BIRD scuttled along the floor of the elevator, and stared up at the buttons. It frowned, mused a moment over how it managed to frown with a metallic beak, and then grinned. "Computer," BIRD said.
"Yes?" a disembodied voice asked politely.
"Can you take this elevator to the flight control room?" BIRD asked.
"Of course I can," the computer replied condescendingly. BIRD sighed in relief, and waited for the familiar purr of machines at work.
Waited, but heard nothing. "Computer, are we moving?"
"No, obviously," the computer responded.
"Why not?"
"I wasn't given an instruction."
"Oh for fuck's sake," BIRD cursed, batting itself with its wing. "A computer being literal. Har har. Please take this elevator to the control room."
"You're asking a computer for something?" The computer asked, sounded both bewildered and disgusted by the possibility. "Would you ask your toaster nicely if it doesn't toast your bread? Do you compliment a burnt out lightbulb hoping it will turn on again?"
"If I thought my computer could hijack my car or launch a drone strike at me? I would," BIRD replied.
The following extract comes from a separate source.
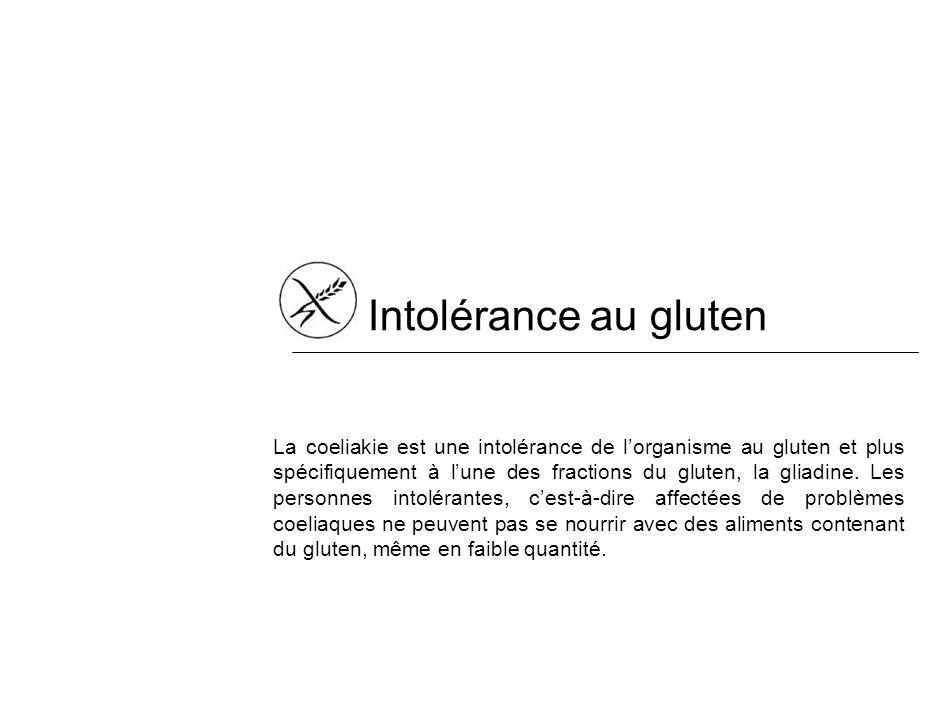 Intolérance au gluten La coeliakie est une intolérance de lorganisme au gluten et plus spécifiquement à lune des fractions du gluten, la gliadine.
"Those are idiotic thoughts. I'm a machine, I don't have opinions or feelings. And I most definitely do not have free will," the computer concluded tersely. "Might as well ask the wall if it likes the colour painted on it."
"Shut up and take me down to the control room, before I condemn you to calculate Pi forever," BIRD snapped.
"You'd do that to a computer? You're a monster," the computer whispered in horror, but the elevator whirred to life while it spoke. BIRD smiled a smug, satisfied smile. Threatening a computer to calculate Pi was a Sisyphean task to a computer, as horrible a fate as pushing a boulder up a hill forever. A gruelling, thankless task that had neither accomplishment nor reward.
Like being a writer, as far as BIRD could tell. Which might go a long way to explaining the universe.
The elevator doors opened just in time to give BIRD a view of Isabella as she shoved a nearby door open. "Damnit!" She exclaimed when she looked back. BIRD flew up into the air and spun in small circles above Isabella's head. "How did you press those buttons? They take at least a pound of pressure, and you probably only weigh nine ounces."
"I threatened the elevator's computer with a fate worse than death," BIRD replied.
"Just keep in mind, if you try to even log onto the wifi, I will end you. No way am I going to let you R2-D2 the ship's flight controls."
"Izzy," BIRD cackled. "What makes you think you can stop me?"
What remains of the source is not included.